Functions: Example with Pareto distribution

Distribution of wealth has very, very heavy tails
A good (but not perfect) model is the Pareto distribution, pdf \[ f(x;\alpha,x_0) = \begin{cases} \frac{\alpha-1}{x_0}\left(\frac{x}{x_0}\right)^{-\alpha} & x \ge x_0\\ 0 & x < x_0 \end{cases} \]
We often want the quantiles (where does the 99% begin? the 99.9%? the 80%?)
- The mathematical quantile function is \[ Q(p; \alpha,x_0) = x_0(1-p)^{-\frac{1}{\alpha-1}} \]
Could do stuff like

# alpha = 2.33, x_0 = 6e8, p = 0.5
6e8 * (1-0.5)^(-1/(2.33-1))

## [1] 1010391288

# alpha = 2.33, x_0 = 6e8, p = 0.4
6e8 * (1-0.4)^(-1/(2.33-1))

## [1] 880957225

# alpha = 2.5, x_0 = 1e6, p = 0.92
1e6 * (1-0.92)^(-1/(2.5-1))

## [1] 5386087

Functions: Pareto example

Bundle up the repetitive code into one function:

# Calculate quantiles of the Pareto distribution
# Inputs: desired quantile (p)
  # exponent of the distribution (exponent)
  # lower threshold of the distribution (threshold)
# Outputs: the pth quantile
qpareto.1 <- function(p, exponent, threshold) {
  q <- threshold*((1-p)^(-1/(exponent-1)))
  return(q)
}

Now we can say:

qpareto.1(p=0.5, exponent=2.33, threshold=6e8)

## [1] 1010391288

qpareto.1(p=0.4, exponent=2.33, threshold=6e8)

## [1] 880957225

qpareto.1(p=0.92, exponent=2.5, threshold=1e6)

## [1] 5386087

Parts of a function

Arguments: what does the function need to know?
- Default values let you omit arguments that don’t change often
- Default values can always be over-ridden
- No-argument functions are possible
Return value: what does the function give back to R?
- Try to be explicit about what you return
- Use c() or list() to return more than one thing (We will see some examples of this)
The body: do these things to the arguments to produce the return value

Parts of a function: Pareto quantiles cont’d

# Calculate quantiles of the Pareto distribution
# Inputs: desired quantile (p)
  # exponent of the distribution (exponent)
  # lower threshold of the distribution (threshold)
  # flag for whether to give lower or upper quantiles (lower.tail)
# Outputs: the pth quantile
qpareto.2 <- function(p, exponent, threshold, lower.tail=TRUE) {
  if(lower.tail==FALSE) {
    p <- 1-p
  }
  q <- threshold*((1-p)^(-1/(exponent-1)))

-- Required work --
- a) In the Pareto quantile notes above, list the arguments of the function qpareto.2.
- b) Go on with the Pareto quantile notes above, starting right after their last line.

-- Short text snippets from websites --

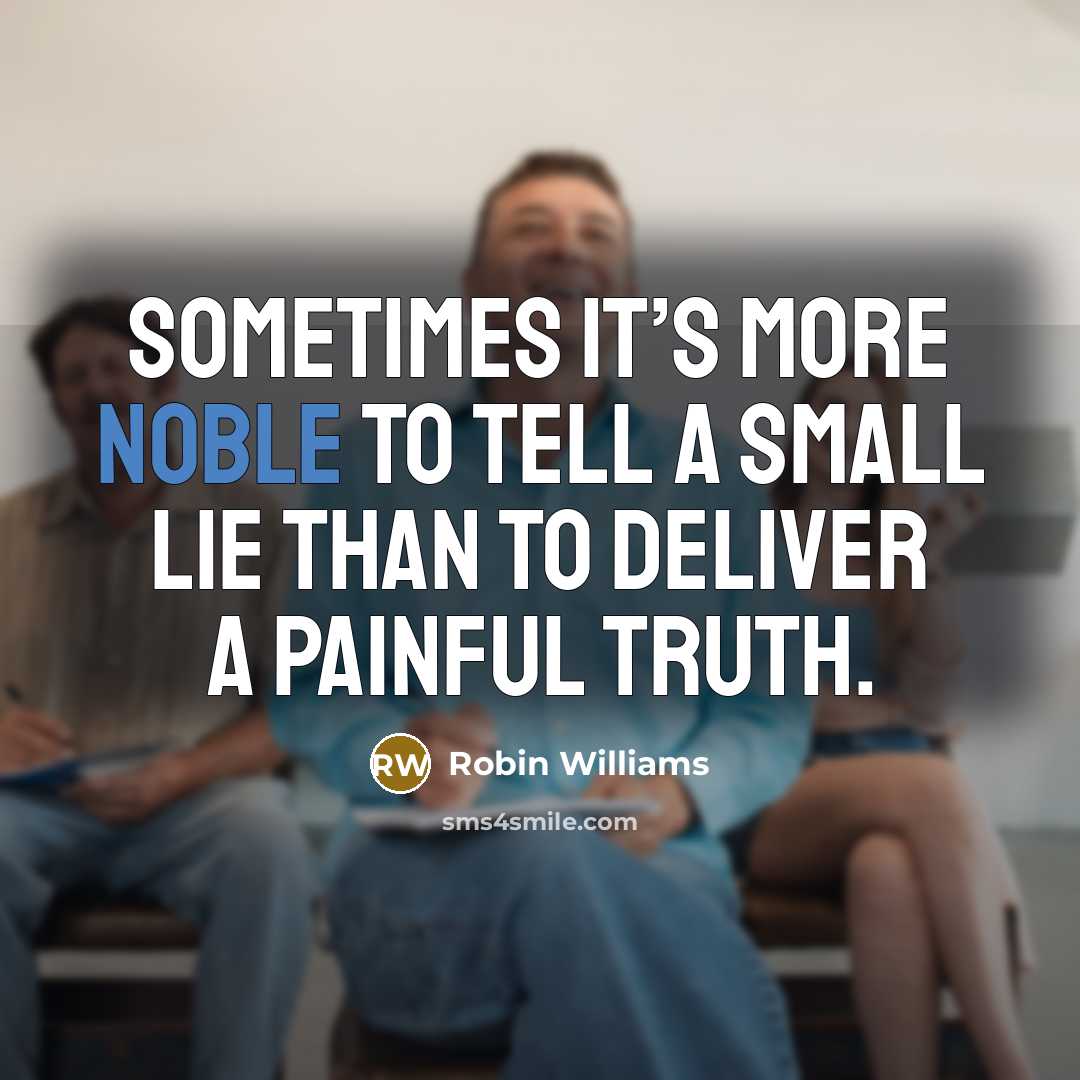 “Sometimes it’s more noble to tell a small lie than…” quote by Robin Williams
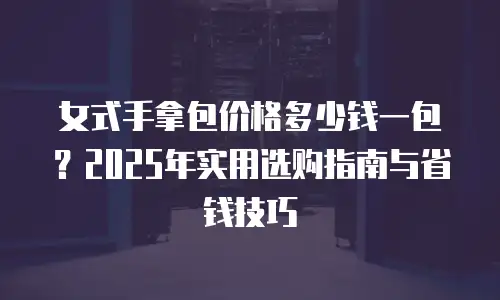 女式手拿包价格多少钱一包？2025年实用选购指南与省钱技巧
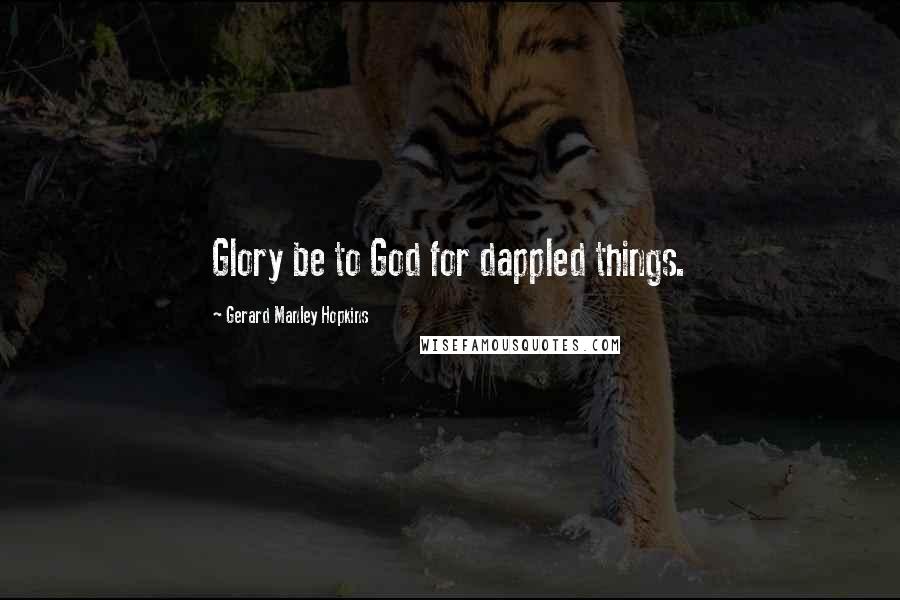 Gerard Manley Hopkins Quotes: Glory be to God for dappled things.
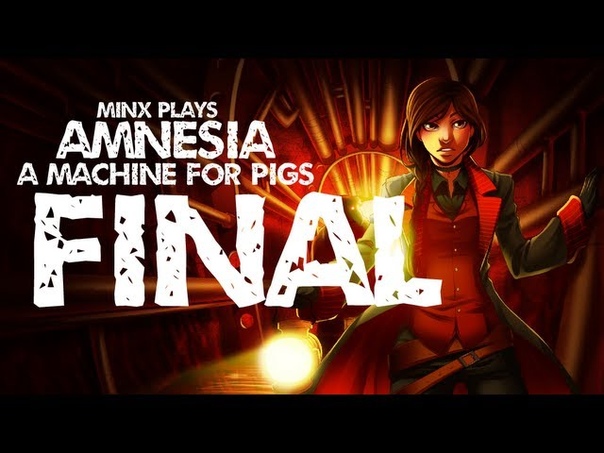 Minx Plays:  Amnesia: A Machine For Pigs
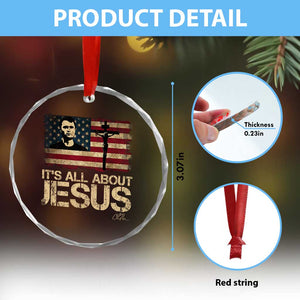 Charlie Kirk Crystal Glass Ornament Its All About Jesus USA Flag Patriotic Christian TS10 Print Your Wear
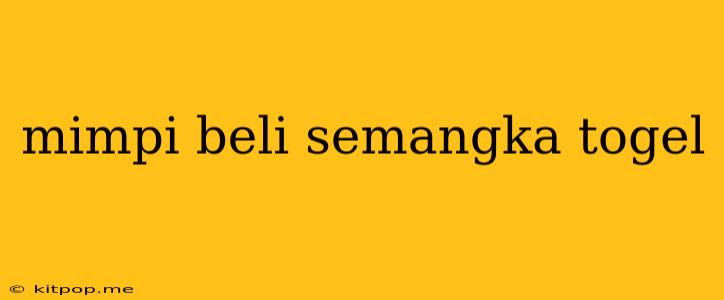 Mimpi Beli Semangka Togel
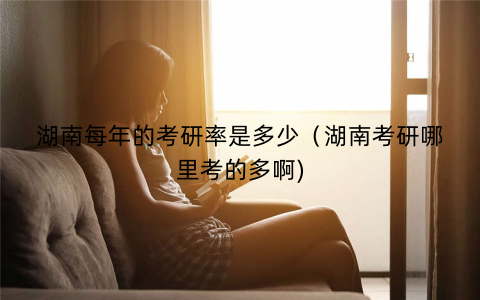 湖南每年的考研率是多少（湖南考研哪里考的多啊)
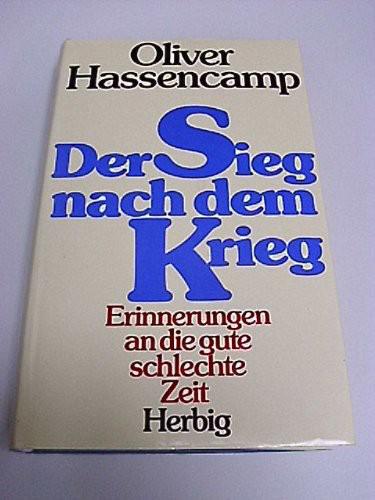 Der Sieg nach dem Krieg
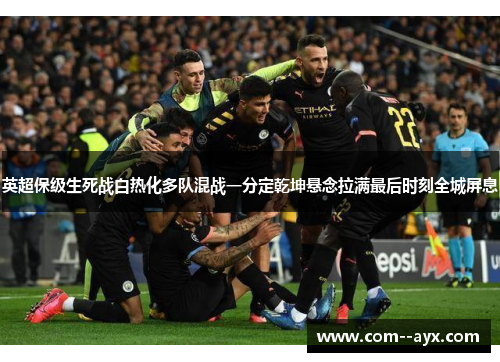 英超保级生死战白热化多队混战一分定乾坤悬念拉满最后时刻全城屏息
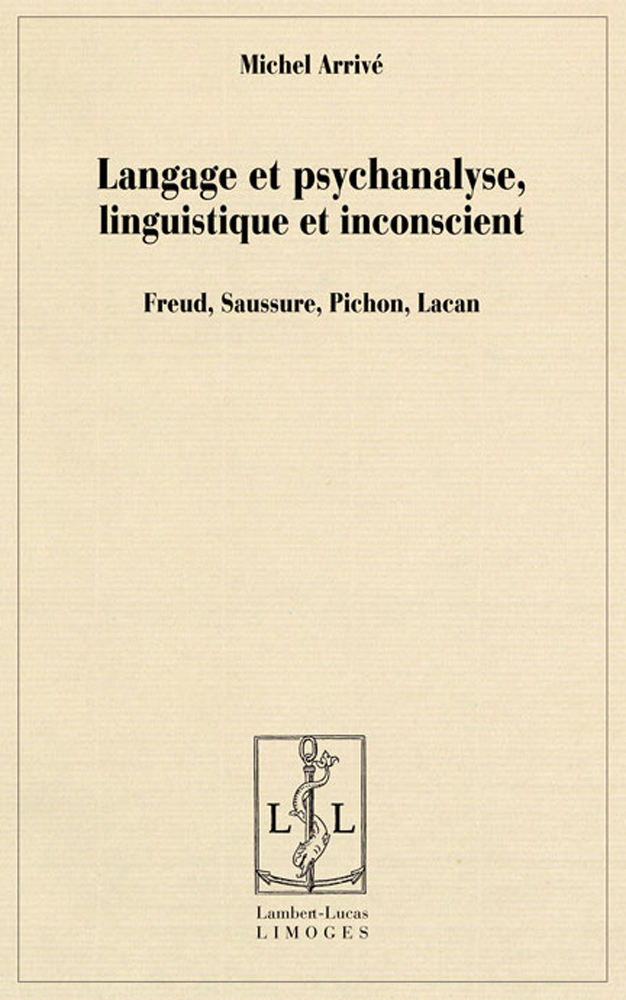 Langage et psychanalyse, linguistique et inconscient - Freud, Saussure, Pichon, Lacan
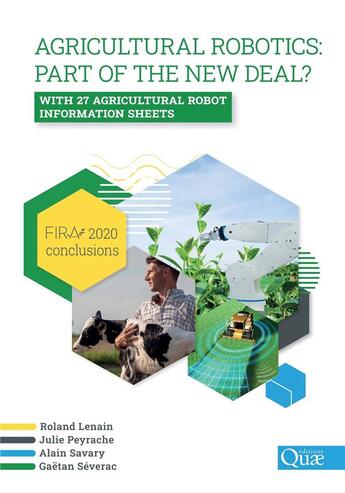 Couverture du livre « Agricultural robotics : part of the new deal ? with 27 agricultural robot information sheets » de Alain Savary et Roland Lenain et Julie Peyrache et Gaetan Severac aux éditions Quae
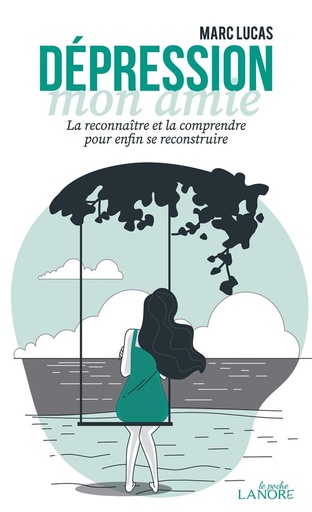[9782382730034] Dépression, mon amie : la reconnaître et la comprendre pour enfin se reconstruire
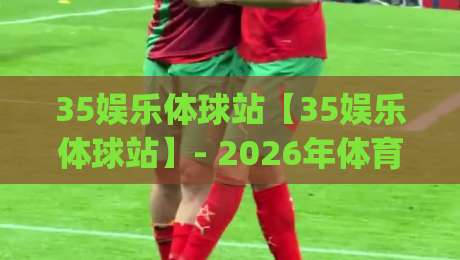 35娱乐体球站【35娱乐体球站】- 2026年体育迷都在聊的沉浸式观赛新玩法(35娱乐体球站)-今晚靠谱最火买球站预选竞投论坛720P集锦软件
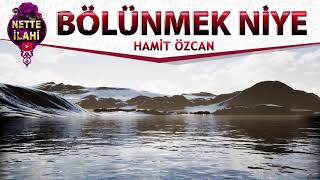 Bölünmek Niye Hamit Özcan Nette İlahi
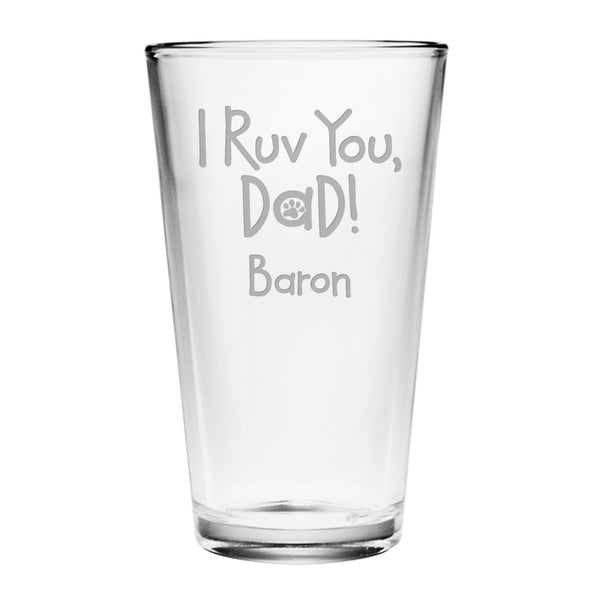 I Ruv You Dad Etched Pint Glass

-- Task answers --
- a) p, exponent, threshold, lower.tail

- b)
  return(q)
}

qpareto.2(p=0.92, exponent=2.5, threshold=1e6)

## [1] 5386087

qpareto.2(p=0.92, exponent=2.5, threshold=1e6, lower.tail=FALSE)

## [1] 1057162

When should we write functions?

When we’re repeating the same thing multiple times
- Especially when: we’re repeating almost the same thing
When we’re writing very similar code over and over
When we’re breaking down a big job into smaller ones
When we’re told to

Chaining functions together

Divide the big job (“come up with a confidence band”) into smaller parts
Write a function for each part
Make sure the outputs of the early steps can be used as inputs to the later steps
Repeat (recurse) if need be: the sub-functions spawn sub-sub-functions, etc.
We can often re-use the sub-functions

Calling functions from other functions

Functions can call other functions, including other functions we’ve written
Could have avoided replicating the quantile code from qpareto.1 in qpareto.2:

# Calculate quantiles of the Pareto distribution
# Inputs: desired quantile (p)
  # exponent of the distribution (exponent)
  # lower threshold of the distribution (threshold)
  # flag for whether to give lower or upper quantiles (lower.tail)
# Outputs: the pth quantile
qpareto.3 <- function(p, exponent, threshold, lower.tail=TRUE) {
  if(lower.tail==FALSE) {
    p <- 1-p
  }
  # Call qpareto.1() to do the actual calculation
  q <- qpareto.1(p, exponent, threshold)
  return(q)
}

Functions calling other functions (cont’d)

You will often be working with several intertwined functions at the same time
The called functions have to be defined when they are used
- Example: the lecture code for cv.lm() calls a function, response.name(), to figure out what variable in a lm formula is the response
- response.name() is defined just after cv.lm(), but before the code +runs_ cv.lm()
If you change (fix) the definition of a function, the new, revised one will be used thereafter (no snapshots)

Debugging

Eventually, you will break something.
Problem: the final piece of code you write gives an incomprehensible error message
Idea: Carefully characterize the bug, then narrow down where it could be until the the problem is obvious.
Strategy: make sure all the lower-level pieces are working properly
- Start debugging from the bottom
- If all the small bits work on their own, the bug comes when you put them together

Debugging: Test cases

Use test cases
- “What should this do if it works?”
- “What should this not do if it’s broken?”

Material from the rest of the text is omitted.